My other favorite is when people ask if they can pet my ubernazi bitch. People expect you to reciprocate with an affirmative and often don't wait to comprehend your reply. I have snatched many an arm in mid-reach....uh, I said, No. She has never bitten anyone, but why get started?


----------



## 3K9Mom (Jun 12, 2006)

*Re: Vent: Next time I hear "It's okay, he is frien*



> Originally Posted By: selzer "If you want your dog to remain friendly, then you better stop letting it run right up to strange dogs." .


oh, that's a great line. Mind if I steal it? 

I'll send you royalty checks now and then. 

I promise.


----------



## 3K9Mom (Jun 12, 2006)

*Re: Vent: Next time I hear "It's okay, he is frien*



> Originally Posted By: Jason LinNice angry Monday thread, huh?
> 
> Hey, how come Jenn can say Nazi Bitch and I can't say [heck] (that's heck with two LL)?


Because bitch is a perfectly acceptable dog term.

and we're just a little bit afraid of Jenn.


----------



## DancingCavy (Feb 19, 2001)

*Re: Vent: Next time I hear "It's okay, he is frien*

I feel your frustration. Ris is afraid of other dogs and is dog reactive. The LAST thing I need it another setback in our training by having a rude dog in her face. AGH! Thankfully, I have gotten really good at evasive maneuvers. . .though I wish I didn't have to.


----------



## selzer (May 7, 2005)

*Re: Vent: Next time I hear "It's okay, he is frien*

sure, because I NEVER say anything in the moment. It is like my mouth and brain become open-circuited. Uhg!


----------



## SunCzarina (Nov 24, 2000)

*Re: Vent: Next time I hear "It's okay, he is frien*

I think this comes from the shock of another dog owner doing something so blatantly stupid that your jaw fuses together.

'Get your dog now becuase I'm not paying your vet bills' really works wonderfully if you can remember it. My line of 'Good for you but mine is a nazi bitch' really conveys the message of go away, go away quickly.


----------



## jake (Sep 11, 2004)

*Re: Vent: Next time I hear "It's okay, he is frien*

Anyone have the fantasy of running up to 'friendly dog owner'and jumping on them-THEN sniffing their privates and seeing what result would beee?Sorry just had to say it.


----------



## Raziel (Sep 29, 2009)

▬▬▬

• Exercise task
Pick up the forum thread about owners who let their dogs run up to strange dogs and continue it from its final line. The items play no part here and can be left aside.

• Extracted material

▬▬▬

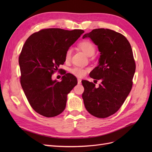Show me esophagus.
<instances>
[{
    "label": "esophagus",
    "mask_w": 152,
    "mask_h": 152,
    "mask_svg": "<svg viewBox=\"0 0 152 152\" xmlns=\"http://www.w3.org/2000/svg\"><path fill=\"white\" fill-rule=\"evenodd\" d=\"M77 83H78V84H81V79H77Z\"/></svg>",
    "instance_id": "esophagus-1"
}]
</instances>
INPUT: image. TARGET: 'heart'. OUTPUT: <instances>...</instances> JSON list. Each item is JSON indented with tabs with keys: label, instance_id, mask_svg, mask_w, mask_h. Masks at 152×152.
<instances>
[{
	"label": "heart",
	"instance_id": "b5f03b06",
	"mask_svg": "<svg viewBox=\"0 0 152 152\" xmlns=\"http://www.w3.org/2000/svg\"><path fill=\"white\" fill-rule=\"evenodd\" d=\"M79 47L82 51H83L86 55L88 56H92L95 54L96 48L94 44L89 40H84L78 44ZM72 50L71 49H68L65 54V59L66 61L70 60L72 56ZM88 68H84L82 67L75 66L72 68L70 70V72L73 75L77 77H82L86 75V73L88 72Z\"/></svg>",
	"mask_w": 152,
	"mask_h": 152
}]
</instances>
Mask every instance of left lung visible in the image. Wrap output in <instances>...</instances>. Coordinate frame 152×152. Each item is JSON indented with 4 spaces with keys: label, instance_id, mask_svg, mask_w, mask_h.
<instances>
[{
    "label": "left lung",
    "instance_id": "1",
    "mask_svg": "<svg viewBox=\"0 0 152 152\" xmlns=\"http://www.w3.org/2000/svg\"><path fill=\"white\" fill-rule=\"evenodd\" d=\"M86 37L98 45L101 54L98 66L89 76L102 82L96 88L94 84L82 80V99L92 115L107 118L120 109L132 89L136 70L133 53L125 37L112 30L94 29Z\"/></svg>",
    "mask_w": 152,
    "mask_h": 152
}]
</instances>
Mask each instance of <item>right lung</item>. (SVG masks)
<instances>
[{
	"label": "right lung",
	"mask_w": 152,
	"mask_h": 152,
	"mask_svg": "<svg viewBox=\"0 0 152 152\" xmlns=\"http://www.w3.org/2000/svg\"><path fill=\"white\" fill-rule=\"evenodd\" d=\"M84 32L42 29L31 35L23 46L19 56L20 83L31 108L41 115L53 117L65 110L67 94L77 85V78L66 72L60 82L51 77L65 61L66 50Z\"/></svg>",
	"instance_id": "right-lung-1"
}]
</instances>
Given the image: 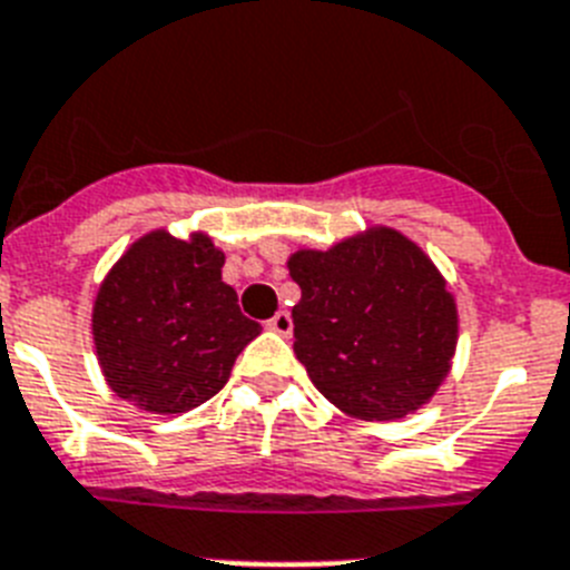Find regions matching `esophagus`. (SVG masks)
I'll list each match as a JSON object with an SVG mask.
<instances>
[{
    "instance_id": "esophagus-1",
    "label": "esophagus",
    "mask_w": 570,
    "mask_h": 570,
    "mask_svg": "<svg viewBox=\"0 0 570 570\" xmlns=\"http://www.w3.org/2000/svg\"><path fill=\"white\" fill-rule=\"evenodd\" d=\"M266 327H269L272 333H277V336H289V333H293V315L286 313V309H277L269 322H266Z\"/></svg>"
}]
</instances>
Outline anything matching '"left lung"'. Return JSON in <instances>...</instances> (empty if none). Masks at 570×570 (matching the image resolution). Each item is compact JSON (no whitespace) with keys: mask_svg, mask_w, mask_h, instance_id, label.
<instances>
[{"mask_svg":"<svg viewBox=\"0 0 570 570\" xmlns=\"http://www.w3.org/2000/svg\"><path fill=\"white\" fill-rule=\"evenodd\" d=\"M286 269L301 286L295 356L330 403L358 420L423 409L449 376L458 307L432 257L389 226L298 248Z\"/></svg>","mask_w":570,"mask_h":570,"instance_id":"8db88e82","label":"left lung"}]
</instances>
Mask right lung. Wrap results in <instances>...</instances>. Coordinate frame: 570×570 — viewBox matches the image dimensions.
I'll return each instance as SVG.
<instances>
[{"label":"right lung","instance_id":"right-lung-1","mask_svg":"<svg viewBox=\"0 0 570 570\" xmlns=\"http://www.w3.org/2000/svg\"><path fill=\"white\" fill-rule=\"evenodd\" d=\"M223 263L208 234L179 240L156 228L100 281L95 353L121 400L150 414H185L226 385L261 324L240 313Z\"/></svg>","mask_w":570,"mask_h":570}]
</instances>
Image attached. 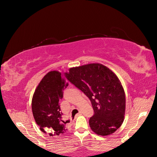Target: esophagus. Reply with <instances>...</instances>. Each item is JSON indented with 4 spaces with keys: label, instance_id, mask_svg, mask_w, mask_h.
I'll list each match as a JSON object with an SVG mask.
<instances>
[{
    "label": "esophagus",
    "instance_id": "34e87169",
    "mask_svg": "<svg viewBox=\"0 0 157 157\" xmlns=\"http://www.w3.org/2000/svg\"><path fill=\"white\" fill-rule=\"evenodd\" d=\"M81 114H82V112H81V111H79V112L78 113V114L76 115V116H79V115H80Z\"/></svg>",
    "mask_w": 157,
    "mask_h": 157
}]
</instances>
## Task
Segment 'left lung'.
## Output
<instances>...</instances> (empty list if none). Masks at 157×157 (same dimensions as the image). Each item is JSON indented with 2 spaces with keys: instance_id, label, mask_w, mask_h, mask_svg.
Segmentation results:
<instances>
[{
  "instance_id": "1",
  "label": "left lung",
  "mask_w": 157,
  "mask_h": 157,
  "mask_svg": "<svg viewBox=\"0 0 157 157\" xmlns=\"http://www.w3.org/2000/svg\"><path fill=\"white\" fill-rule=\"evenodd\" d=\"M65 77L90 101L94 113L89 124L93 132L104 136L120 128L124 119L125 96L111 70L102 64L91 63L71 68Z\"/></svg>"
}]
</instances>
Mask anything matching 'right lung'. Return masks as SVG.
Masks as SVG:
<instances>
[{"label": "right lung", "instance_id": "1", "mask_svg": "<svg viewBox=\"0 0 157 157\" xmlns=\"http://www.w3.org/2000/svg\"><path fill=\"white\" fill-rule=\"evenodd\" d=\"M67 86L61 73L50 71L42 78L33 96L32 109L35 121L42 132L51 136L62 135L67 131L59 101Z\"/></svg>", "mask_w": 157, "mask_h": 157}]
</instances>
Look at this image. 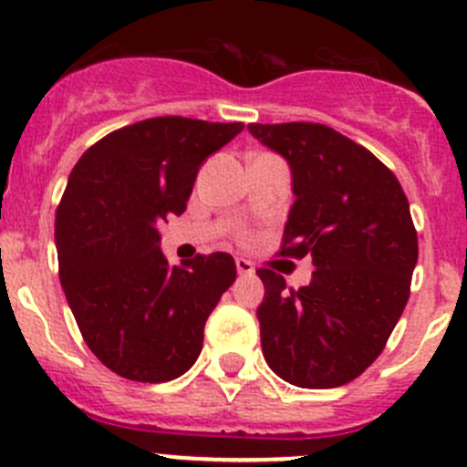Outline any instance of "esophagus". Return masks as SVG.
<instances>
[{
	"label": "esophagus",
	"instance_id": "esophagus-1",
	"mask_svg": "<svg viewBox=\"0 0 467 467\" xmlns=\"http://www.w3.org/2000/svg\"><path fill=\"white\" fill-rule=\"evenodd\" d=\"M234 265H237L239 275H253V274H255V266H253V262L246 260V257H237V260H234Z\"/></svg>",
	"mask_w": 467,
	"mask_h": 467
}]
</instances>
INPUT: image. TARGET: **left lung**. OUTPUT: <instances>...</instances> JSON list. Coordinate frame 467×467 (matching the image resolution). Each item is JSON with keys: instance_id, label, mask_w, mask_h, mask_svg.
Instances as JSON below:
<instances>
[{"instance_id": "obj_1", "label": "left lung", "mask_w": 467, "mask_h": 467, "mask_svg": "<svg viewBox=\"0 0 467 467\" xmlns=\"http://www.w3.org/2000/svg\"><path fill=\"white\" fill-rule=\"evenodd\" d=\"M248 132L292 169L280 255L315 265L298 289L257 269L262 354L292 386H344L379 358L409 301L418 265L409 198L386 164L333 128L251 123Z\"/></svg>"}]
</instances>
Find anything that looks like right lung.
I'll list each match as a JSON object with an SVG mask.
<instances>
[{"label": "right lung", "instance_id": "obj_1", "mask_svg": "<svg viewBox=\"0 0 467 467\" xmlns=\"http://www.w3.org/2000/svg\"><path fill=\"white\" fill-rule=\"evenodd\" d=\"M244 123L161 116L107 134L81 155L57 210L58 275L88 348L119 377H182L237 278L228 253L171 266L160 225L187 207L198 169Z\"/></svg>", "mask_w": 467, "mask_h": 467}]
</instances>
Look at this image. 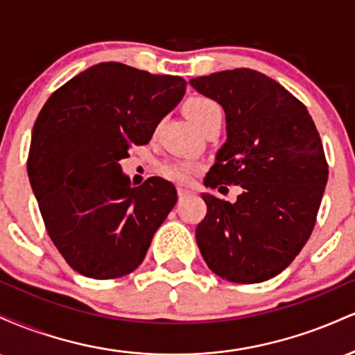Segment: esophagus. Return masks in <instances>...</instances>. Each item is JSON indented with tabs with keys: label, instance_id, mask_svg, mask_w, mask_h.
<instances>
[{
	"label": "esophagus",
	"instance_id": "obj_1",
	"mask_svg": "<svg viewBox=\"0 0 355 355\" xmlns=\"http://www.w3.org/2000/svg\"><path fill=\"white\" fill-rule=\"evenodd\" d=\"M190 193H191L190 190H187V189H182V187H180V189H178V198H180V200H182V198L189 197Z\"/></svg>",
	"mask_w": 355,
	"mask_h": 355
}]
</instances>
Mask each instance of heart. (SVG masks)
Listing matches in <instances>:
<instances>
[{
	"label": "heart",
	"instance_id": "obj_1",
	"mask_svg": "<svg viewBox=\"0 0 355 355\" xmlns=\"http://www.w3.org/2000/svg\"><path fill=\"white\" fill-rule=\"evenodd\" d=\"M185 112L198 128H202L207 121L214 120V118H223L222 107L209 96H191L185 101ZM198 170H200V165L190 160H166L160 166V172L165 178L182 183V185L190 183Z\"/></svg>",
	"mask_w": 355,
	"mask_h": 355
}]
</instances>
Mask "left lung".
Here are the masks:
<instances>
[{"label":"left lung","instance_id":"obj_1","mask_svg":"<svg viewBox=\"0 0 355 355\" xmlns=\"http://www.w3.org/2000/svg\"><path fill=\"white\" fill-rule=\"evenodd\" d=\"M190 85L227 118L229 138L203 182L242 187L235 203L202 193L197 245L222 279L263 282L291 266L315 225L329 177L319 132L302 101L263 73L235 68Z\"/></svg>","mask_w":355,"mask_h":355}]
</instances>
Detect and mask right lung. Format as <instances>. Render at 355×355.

▬▬▬

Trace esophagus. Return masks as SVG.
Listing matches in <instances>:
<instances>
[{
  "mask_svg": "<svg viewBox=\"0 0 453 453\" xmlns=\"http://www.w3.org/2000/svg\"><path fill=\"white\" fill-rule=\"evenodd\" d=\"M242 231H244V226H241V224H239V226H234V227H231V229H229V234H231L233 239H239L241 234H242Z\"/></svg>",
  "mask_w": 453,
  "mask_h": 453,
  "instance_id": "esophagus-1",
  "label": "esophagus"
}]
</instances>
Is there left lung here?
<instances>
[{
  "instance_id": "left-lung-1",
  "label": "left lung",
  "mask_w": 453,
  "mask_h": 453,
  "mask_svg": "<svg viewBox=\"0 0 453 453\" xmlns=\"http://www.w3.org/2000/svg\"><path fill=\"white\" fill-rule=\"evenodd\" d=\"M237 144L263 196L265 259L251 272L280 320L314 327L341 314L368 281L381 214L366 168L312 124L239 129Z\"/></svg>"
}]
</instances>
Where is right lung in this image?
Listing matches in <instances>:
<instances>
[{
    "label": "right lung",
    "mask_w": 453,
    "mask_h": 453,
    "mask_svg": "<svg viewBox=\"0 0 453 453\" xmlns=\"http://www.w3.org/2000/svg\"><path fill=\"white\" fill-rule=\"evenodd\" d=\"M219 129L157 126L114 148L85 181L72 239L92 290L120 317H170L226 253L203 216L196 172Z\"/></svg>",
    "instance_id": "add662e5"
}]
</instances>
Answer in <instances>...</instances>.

▬▬▬

• Solved exercise
*Re: Vent: Next time I hear "It's okay, he is frien*



> Originally Posted By: ttalldogAnyone have the fantasy of running up to 'friendly dog owner'and jumping on them-THEN sniffing their privates and seeing what result would beee?Sorry just had to say it.


----------



## Liesje (Mar 4, 2007)

*Re: Vent: Next time I hear "It's okay, he is frien*



> Originally Posted By: SambaPeople do assume all dogs must be friendly if theirs are. I really don't get upset that often and it takes repeat offenders.


What upsets me is that if their dog runs up to the wrong dog - just once - their dog can land at the vet for stitches or worse. It's just not fair for either dog.


----------



## JeanKBBMMMAAN (May 11, 2005)

*Re: Vent: Next time I hear "It's okay, he is frien*

OR, this is my fear, they think their dog may be friendly because they never came across a reactive dog...and when they do...ding, ding, ding, the fight is ON. 

I have a couple of dogs like Sigurd, who would be like okay, thanks, yeah, gotta go (so maybe not quite as happy) and it's nice to take them places, and you have a much more relaxed mindset about these things. But with a puppy, or a dog who is not like that...it's a totally different story. 

And ttall...if I get a arrested...I'm going to tell them the idea came from YOU!


----------



## SunCzarina (Nov 24, 2000)

*Re: Vent: Next time I hear "It's okay, he is frien*



> Originally Posted By: ttalldogAnyone have the fantasy of running up to 'friendly dog owner'and jumping on them-THEN sniffing their privates and seeing what result would beee?Sorry just had to say it.


No!!!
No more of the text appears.